In conclusion, we have demonstrated strong coupling between the cooperative excitons and Bragg photons in a perovskite QDs-based half cavity with a Rabi splitting of 21.6 meV. We further achieve the cooperative exciton-polariton condensation. The involved correlated excitons have proven to considerably enhancement of the coupling strength, which can be attributed to the cooperative effect inducing the synchronization of the random phases of the exciton to be aligned to form a giant dipole. Hence, it allows condensation to take place beyond what is possible at the individual QD level. The present demonstration of the new quasiparticle condensation enables new potential applications for developing ultra-narrow tunable lasers. Additionally, the possibility of controlling the condensation flow and hence exploiting it as the building blocks for various optoelectronic devices is another exciting field offered by such a perovskite QDs system.

Materials and methods

Preparation of CsPbBr₃ QD thin film

CsPbBr₃ QDs thin film are synthesized according to a literature procedure⁵⁵. The highly concentrated resultant QDs solution in n-hexane is kept in a vibration-free environment at 10 °C for 3–5 days for low-temperature aging for further use. 1 cm × 1 cm Si substrates and DBR substrates are cleaned with acetone, ethanol, and deionized water, followed by O₂ plasma treatment for 10 min. The QDs solution is spin-coated on the substrates at 1000 rpm for 10 s and then 3000 rpm for 30 s, left to dry for 5 min, and repeated 3 times.

Experimental measurements

All optical experiments are performed in a high-vacuum closed-helium-cycle Dewar (Montana Instruments, cryostation-C2) at a temperature of 10 K. A femtosecond laser (450 nm) with a pulse duration of 300 fs and repetition of 200 kHz at normal incidence is employed as the pump source. PL signals were collected by a 50 × objective (numerical aperture: 0.5) in a confocal angle-resolved fluorescence detection system with a Michelson interferometer (Excipolar, Trion). The time-resolved PL measurements are obtained by a streak camera with a time resolution of ~1 ps (Hamamatsu, C10910).

Theoretical calculations

The theoretical calculations are based on the coupled exciton-Bragg mode calculation.
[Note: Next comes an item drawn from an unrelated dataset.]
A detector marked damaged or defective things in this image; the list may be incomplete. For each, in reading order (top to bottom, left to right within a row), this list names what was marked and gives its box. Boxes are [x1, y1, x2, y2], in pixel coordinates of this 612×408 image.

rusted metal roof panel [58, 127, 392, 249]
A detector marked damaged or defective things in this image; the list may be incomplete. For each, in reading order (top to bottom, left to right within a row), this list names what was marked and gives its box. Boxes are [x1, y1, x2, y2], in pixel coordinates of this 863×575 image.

The Hamiltonian is described by the two-by-two matrix.

$$H({\bf{k}})=\left(\begin{array}{cc}{E}_{\text{ex}}-i{\varGamma }_{\text{ex}} & g\\ g & {E}_{\text{Bm}}({\bf{k}})-i{\varGamma }_{\text{Bm}}\end{array}\right)$$

Here \({E}_{\text{ex}}\) (\({E}_{\text{Bm}}({\bf{k}})\)) stands for the energy (dispersion) of the exciton (first Bragg mode), \({\varGamma }_{\text{ex}}\) (\({\varGamma }_{\text{Bm}}\)) represents the decay rate for the exciton (first Bragg mode) and \(g\) is the coupling strength between the exciton and the first Bragg mode.

We can then extract the total (excitonic) density of states \({\rho }_{\text{tot}}\) (\({\rho }_{\text{ex}}\)) by calculating the imaginary part of the corresponding Green’s function,

$${\rho }_{\text{tot}}\left(E,{\bf{k}}\right)=-\frac{1}{\pi }\text{Im}\left[\text{Tr}G\left(E,{\bf{k}}\right)\right],{\rho }_{\text{ex}}(E,{\bf{k}})=-\frac{1}{\pi }\text{Im}\left[\eta G(E,{\bf{k}}){\eta }^{\text{T}}\right]$$

where \(\eta =(\mathrm{1,0})\) is the vector correspond to the excitonic compnent and the Green’s function \(G(E,{\bf{k}})={(E-H\left({\bf{k}}\right))}^{-1}\,\)⁵⁶.

In practice, we extract \({E}_{\text{ex}}\), \({\varGamma }_{\text{ex}}\), \({E}_{\text{Bm}}({\bf{k}})\), \({\varGamma }_{\text{Bm}}\) from the experimental data shown in Fig. 2c, d. The coupling strength \(g\) is then fitted by comparing the calculated \({\rho }_{\text{ex}}(E,{\bf{k}})\) with the measured PL spectra.